» **ASSIGNED TASK**
All lines from the one with "content_type: application/x-javascript;charset=utf-8" through the end of the records below are to be given again exactly, and nothing else.

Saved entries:
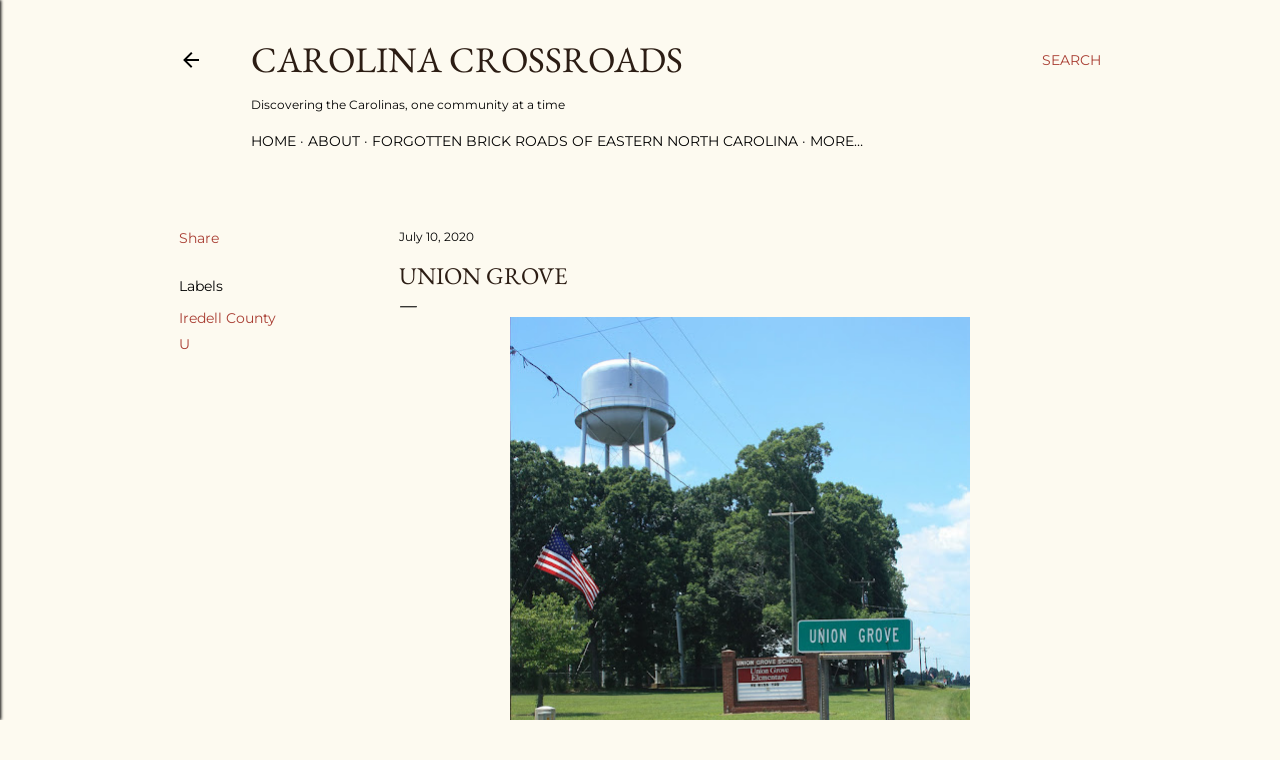

--- FILE ---
content_type: text/html; charset=utf-8
request_url: https://www.google.com/recaptcha/api2/aframe
body_size: 248
content:
<!DOCTYPE HTML><html><head><meta http-equiv="content-type" content="text/html; charset=UTF-8"></head><body><script nonce="ixOPlNWyqw5CJdD8cJJ6iw">/** Anti-fraud and anti-abuse applications only. See google.com/recaptcha */ try{var clients={'sodar':'https://pagead2.googlesyndication.com/pagead/sodar?'};window.addEventListener("message",function(a){try{if(a.source===window.parent){var b=JSON.parse(a.data);var c=clients[b['id']];if(c){var d=document.createElement('img');d.src=c+b['params']+'&rc='+(localStorage.getItem("rc::a")?sessionStorage.getItem("rc::b"):"");window.document.body.appendChild(d);sessionStorage.setItem("rc::e",parseInt(sessionStorage.getItem("rc::e")||0)+1);localStorage.setItem("rc::h",'1769777169852');}}}catch(b){}});window.parent.postMessage("_grecaptcha_ready", "*");}catch(b){}</script></body></html>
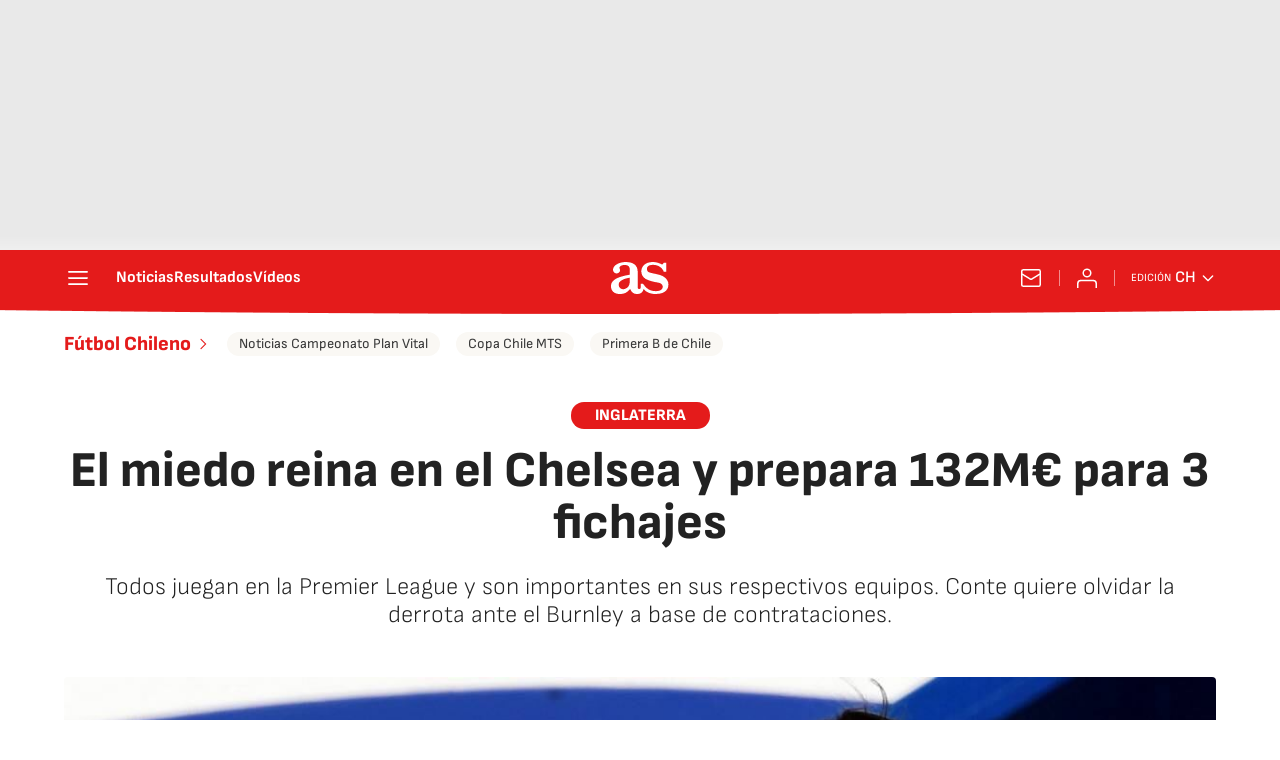

--- FILE ---
content_type: application/x-javascript;charset=utf-8
request_url: https://smetrics.as.com/id?d_visid_ver=5.4.0&d_fieldgroup=A&mcorgid=2387401053DB208C0A490D4C%40AdobeOrg&mid=42522361180849548743232509804739147184&ts=1768979322542
body_size: -39
content:
{"mid":"42522361180849548743232509804739147184"}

» **ANSWER TO THE PROBLEM**
content_type: application/x-javascript;charset=utf-8
request_url: https://smetrics.as.com/id?d_visid_ver=5.4.0&d_fieldgroup=A&mcorgid=2387401053DB208C0A490D4C%40AdobeOrg&mid=42522361180849548743232509804739147184&ts=1768979322542
body_size: -39
content:
{"mid":"42522361180849548743232509804739147184"}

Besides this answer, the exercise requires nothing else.